What is required: Rewrite the material from the line containing "Looking at the scene" through the end of the material, changing "camera distance" to "distance from the camera" and leaving everything else unchanged.

* start *

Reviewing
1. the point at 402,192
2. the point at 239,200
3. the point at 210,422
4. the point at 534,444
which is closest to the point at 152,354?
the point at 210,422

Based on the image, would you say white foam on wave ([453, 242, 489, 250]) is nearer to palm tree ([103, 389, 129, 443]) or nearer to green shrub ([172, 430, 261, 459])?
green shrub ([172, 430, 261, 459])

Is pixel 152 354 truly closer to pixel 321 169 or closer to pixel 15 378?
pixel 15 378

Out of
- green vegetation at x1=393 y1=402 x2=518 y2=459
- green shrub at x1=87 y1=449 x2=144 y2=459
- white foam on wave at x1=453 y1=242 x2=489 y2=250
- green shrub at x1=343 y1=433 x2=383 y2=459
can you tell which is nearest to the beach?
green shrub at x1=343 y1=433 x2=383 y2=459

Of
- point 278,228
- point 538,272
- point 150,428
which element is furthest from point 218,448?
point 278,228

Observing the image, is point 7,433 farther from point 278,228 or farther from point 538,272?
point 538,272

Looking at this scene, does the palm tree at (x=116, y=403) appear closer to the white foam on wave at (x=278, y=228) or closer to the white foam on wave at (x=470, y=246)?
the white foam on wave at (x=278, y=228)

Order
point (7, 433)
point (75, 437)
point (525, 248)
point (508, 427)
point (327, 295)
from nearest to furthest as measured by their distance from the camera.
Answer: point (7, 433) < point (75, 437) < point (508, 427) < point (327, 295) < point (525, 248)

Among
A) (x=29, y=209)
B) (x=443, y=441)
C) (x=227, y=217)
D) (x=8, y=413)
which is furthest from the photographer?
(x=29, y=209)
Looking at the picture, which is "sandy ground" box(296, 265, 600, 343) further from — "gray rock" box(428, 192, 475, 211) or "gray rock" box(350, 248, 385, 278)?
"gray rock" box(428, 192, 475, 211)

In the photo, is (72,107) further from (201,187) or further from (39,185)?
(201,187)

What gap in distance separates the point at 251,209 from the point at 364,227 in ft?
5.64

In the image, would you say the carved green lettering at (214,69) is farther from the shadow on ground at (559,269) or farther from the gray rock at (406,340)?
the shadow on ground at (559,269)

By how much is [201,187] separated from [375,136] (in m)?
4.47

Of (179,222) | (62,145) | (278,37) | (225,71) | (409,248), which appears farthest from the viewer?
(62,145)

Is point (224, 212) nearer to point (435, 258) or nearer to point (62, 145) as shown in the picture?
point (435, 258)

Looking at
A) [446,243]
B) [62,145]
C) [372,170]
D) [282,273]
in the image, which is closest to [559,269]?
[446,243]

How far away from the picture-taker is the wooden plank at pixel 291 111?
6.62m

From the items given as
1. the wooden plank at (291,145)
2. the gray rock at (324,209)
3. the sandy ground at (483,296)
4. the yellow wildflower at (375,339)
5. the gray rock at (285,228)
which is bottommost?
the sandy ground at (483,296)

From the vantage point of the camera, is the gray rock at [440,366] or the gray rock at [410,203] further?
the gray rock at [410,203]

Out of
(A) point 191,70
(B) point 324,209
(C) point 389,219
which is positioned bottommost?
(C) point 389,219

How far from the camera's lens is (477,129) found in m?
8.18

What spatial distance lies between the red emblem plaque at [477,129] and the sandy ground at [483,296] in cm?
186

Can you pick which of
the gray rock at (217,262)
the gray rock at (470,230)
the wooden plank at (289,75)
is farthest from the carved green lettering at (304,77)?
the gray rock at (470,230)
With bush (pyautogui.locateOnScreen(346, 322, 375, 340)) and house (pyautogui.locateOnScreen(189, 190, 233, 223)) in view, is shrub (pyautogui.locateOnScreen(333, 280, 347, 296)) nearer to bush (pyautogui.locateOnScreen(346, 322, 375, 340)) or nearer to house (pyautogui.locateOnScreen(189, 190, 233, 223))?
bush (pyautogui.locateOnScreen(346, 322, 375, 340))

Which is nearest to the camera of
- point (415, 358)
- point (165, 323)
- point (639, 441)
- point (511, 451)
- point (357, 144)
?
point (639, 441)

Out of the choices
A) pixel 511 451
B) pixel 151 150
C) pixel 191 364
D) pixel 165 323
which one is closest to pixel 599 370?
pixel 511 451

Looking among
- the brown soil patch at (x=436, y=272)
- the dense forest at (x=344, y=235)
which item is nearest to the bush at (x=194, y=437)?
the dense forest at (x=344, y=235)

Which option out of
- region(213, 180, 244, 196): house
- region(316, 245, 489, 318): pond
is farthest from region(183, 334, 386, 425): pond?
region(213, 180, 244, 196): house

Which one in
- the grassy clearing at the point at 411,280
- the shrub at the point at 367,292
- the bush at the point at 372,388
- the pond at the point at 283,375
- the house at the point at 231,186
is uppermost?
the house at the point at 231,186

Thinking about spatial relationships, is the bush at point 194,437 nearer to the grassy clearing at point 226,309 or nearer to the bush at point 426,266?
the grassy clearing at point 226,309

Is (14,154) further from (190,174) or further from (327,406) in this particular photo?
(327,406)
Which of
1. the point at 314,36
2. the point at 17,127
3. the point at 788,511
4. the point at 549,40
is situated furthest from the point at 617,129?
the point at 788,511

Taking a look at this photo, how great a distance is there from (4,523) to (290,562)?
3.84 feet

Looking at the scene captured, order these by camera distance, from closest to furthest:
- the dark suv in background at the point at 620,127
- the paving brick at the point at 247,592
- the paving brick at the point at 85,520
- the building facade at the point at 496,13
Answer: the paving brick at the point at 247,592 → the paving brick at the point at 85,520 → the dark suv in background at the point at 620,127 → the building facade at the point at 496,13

* end *

Task response:
Looking at the scene captured, order these by distance from the camera, from closest to furthest:
- the dark suv in background at the point at 620,127
- the paving brick at the point at 247,592
- the paving brick at the point at 85,520
- the building facade at the point at 496,13
Answer: the paving brick at the point at 247,592 → the paving brick at the point at 85,520 → the dark suv in background at the point at 620,127 → the building facade at the point at 496,13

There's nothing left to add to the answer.